Materials engineers and chemists at NanoSonic, Inc., have developed a way to produce lightweight electrically conductive textiles that won't break or disintegrate when you wash or stretch them. This makes the textiles perfect for use in sensor-laden "smart clothes." An important component is the company's trademarked metal rubber, a substance that has the elasticity of rubber and ability of steel to conduct electricity/NanoSonic's metal rubber and e-textiles could find use in protective clothing; flexible antennae and circuits; flexible displays; electromagnetic shielding; biomedical sensors and health monitoring; and applications in outer space.

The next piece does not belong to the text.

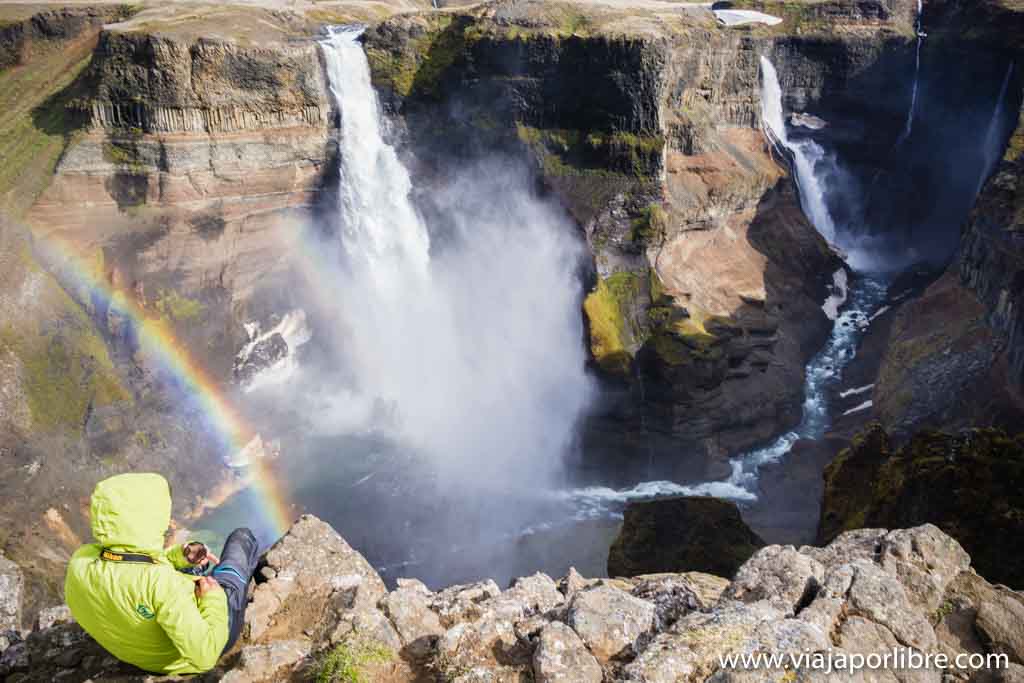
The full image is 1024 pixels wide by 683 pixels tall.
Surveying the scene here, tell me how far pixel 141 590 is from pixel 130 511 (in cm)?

HOW IT'S MADE: Instead of just mixing different materials together, like in a blender, or weaving metal wire components into fabrics, NanoSonic's manufacturing technique is a bit like "growing" textiles in a makeshift washing machine. It's called "electrostatic self-assembly." By dipping the base material into baths of alternating electrons and protons, those nanoparticles with opposite charges attract and stick to each other like Velcro. So many different properties can be linked together without the material falling apart when it is washed or stretched. Each dip adds one layer. The e-textiles are lower in weight, with lower manufacturing costs and few byproducts, plus they can withstand repeated washings without falling apart.
EXAMPLES: In combat conditions, a U.S. solder clothed in layers of garments made from e-textiles could wear sensors close to the skin that monitor blood pressure, body temperature, and heart rate. Another layer could be integrated into the Kevlar vest to register impact from a bullet or shrapnel. And sensors in an outer garment could "sniff" the air for toxic agents of chemical or biological warfare. It might also be possible to make a thicker but lightweight conductive fabric for electric power workers that would not limit their range of motion, but would reduce the effects of electric power line radiation.
ABOUT SELF-ASSEMBLY: There are two basic ways to manipulate matter. On the large scale, we pick things up with our hands and physically put them together. Nature uses self-assembly, assembling its structures molecule by tiny molecule. Spread out in a liquid, the miniature parts jostle about and come together in random configurations, gradually matching up through trial and error according to shape and electrical charges. It's as if you shook a box holding the pieces of a jigsaw puzzle, and looked in to find the puzzle had assembled itself. Yet biological systems, as well as several inorganic physical systems, exhibit self-assembling or self-ordering behavior all the time.